Day 28 (20 March): I crossed the dreaded doldrums. The winds lightened up a bit, seas got all sloppy, slatting sails, big cumulus clouds, bit of rain (nice for a fresh water shower) and some gusts of wind. I never had to bother reefing though and my speed never dropped below 5 knots. I crossed the equator at 20:25 and that night the wind started coming in from the east and backing into the ENE. I am thinking, “Is that it? No, don’t tempt the gods.” But sure enough the next day the wind steadies in the NE, 10 – 12 knots, and I’m beam reaching doing a steady six knots grinning ear to ear, trying to play dumb in case the wind god double crosses me.

And my concern was justified, after 11 days of lovely beam reaching averaging 150 miles a day, just over six knots, with a best days run of 182 miles (7.6 knots) the wind deserted me. Day 39 my day’s run dwindles to 54 miles (2.2 knots), day 40 an all time worst record of 22 miles which is entirely drift. It occurs to me day 40 is April the 1st and that this is God’s April fools joke. I laughed, looked around me, an endless blue of sky and ocean and said to him, “Good one God!”, Psalm 37:7 came to mind “Be still before the Lord, and wait patiently for him.” That evening the wind freshens and once again Sylph’s bow wave churns before, her wake closes silently behind, and the log shows a steady 6 knots.

Three days later, at 10:15, 4 April 2004, I am at anchor in Tank Bay, English Harbour, Antigua. Sylph has covered 5,663 miles, at an average of 131 miles per day (5.5 knots).

Crowded anchorages, like cities, are lonely places, everyone pretty much keeps to themselves, so I am trying to keep busy. I have wanted to try some diving out for a long time so seeing as the water temperature is just about perfect I signed up for an open water course which I finished a couple of days ago. This was fantastic, especially after I got my weight and buoyancy sorted, just brilliant. So I think this may influence my path home. I am told the British Virgin Islands have great diving.

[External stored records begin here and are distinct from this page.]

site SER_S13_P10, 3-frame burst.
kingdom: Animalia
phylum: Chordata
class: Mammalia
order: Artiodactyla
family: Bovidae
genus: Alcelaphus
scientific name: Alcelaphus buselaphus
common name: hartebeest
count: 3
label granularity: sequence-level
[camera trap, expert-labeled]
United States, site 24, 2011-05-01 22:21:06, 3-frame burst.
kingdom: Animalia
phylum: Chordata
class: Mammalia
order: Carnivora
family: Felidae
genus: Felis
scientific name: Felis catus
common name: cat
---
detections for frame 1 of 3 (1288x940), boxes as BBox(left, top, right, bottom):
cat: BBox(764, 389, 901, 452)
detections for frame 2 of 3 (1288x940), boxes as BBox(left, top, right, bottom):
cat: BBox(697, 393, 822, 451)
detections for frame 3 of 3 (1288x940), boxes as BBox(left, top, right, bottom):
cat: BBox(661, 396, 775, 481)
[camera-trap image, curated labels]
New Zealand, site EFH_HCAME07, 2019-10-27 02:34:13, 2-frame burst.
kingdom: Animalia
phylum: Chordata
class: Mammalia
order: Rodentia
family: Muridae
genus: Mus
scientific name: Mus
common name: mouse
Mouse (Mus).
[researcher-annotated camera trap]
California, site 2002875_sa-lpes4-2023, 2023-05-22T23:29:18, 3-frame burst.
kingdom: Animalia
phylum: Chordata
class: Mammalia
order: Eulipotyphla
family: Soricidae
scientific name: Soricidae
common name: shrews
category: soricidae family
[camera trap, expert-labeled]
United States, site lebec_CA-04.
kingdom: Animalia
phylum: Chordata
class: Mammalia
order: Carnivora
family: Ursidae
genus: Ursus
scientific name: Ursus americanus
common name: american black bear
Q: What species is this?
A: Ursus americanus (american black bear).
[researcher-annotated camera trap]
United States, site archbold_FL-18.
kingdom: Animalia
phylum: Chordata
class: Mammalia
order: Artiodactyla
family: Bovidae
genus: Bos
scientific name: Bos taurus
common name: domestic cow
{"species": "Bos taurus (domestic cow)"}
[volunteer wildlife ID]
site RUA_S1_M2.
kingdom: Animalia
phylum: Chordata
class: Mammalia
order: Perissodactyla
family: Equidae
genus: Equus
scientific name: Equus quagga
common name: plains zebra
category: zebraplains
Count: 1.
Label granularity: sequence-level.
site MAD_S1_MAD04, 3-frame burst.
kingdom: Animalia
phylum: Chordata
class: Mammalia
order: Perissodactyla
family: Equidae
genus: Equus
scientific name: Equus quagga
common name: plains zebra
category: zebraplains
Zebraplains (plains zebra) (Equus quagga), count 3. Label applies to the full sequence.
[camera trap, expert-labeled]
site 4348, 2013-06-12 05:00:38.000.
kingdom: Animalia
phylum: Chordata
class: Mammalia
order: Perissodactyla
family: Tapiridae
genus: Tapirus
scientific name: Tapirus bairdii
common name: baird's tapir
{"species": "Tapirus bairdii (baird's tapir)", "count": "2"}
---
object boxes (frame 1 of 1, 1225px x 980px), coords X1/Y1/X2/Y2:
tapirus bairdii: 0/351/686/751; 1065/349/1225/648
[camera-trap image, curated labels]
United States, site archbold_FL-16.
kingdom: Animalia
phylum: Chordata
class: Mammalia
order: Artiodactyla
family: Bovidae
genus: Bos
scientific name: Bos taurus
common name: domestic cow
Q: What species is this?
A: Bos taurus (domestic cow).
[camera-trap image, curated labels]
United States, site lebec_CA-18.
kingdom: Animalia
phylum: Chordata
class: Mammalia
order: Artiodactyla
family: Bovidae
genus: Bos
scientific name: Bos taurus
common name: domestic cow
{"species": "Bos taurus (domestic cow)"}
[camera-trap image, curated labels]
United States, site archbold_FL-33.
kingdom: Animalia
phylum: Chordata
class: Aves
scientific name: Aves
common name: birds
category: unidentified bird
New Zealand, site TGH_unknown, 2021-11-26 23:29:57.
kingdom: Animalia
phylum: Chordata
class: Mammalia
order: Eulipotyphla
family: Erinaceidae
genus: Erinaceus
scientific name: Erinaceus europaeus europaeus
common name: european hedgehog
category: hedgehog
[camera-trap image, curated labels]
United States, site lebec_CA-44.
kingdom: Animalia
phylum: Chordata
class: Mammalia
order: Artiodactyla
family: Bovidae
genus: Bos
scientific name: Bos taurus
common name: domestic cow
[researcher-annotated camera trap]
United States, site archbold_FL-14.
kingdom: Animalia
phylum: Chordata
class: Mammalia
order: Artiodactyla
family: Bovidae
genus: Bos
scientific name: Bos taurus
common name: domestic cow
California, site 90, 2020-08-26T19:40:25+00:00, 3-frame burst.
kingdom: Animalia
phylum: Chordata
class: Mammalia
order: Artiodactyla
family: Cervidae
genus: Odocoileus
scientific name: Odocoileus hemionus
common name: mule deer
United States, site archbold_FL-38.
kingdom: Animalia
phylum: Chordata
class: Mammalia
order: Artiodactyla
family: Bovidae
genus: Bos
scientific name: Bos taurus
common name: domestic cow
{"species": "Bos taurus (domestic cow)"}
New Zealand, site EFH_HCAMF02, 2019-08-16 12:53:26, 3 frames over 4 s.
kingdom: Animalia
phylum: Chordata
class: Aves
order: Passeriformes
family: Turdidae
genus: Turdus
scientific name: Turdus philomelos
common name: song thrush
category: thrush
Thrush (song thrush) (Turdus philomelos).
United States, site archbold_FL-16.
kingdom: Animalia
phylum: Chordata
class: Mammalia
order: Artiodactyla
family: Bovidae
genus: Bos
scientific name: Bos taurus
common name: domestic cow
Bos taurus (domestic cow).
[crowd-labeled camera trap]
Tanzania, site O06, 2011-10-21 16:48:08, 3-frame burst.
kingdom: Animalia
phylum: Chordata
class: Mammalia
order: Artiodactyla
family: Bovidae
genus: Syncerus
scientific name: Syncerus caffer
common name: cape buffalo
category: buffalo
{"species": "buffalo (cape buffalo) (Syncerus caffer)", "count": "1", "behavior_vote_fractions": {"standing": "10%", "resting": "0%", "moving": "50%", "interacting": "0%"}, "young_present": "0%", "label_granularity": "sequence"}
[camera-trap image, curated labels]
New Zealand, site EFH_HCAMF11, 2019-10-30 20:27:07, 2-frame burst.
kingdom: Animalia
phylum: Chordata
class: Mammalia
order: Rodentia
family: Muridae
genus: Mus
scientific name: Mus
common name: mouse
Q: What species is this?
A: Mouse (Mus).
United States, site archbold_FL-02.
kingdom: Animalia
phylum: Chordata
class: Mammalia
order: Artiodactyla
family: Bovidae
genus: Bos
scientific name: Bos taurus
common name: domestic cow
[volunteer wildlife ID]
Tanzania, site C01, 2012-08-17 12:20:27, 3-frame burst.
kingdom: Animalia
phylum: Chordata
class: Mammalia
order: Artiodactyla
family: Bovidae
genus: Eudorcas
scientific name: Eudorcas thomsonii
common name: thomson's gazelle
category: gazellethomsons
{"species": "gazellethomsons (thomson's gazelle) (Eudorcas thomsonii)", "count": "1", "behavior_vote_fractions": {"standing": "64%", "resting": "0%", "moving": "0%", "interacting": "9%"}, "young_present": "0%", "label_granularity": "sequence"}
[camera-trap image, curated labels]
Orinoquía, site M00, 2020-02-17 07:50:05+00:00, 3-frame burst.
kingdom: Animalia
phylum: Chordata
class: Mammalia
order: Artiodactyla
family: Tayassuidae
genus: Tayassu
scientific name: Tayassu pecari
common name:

I have found a nice watering hole frequented by ex-pats, mainly English, Scottish and Kiwi, pretty down to earth people who are easy to get on with and know the islands well. I am going to see the second day of the English v West Indies test tomorrow. I am not into the cricket that much but I know John would think me a complete heathen if I didn’t take the opportunity of seeing a test match in the West Indies. I’ll take an Australian Flag, should be the only one, so look out for me in the ‘double decker’ stand.

I haven’t really sorted out a plan from here yet but will do so soon. I am not going to bust a boiler and I figure that while I’m out here I may as well enjoy it as much as possible but for now my goal is to get back to Australia as soon as possible.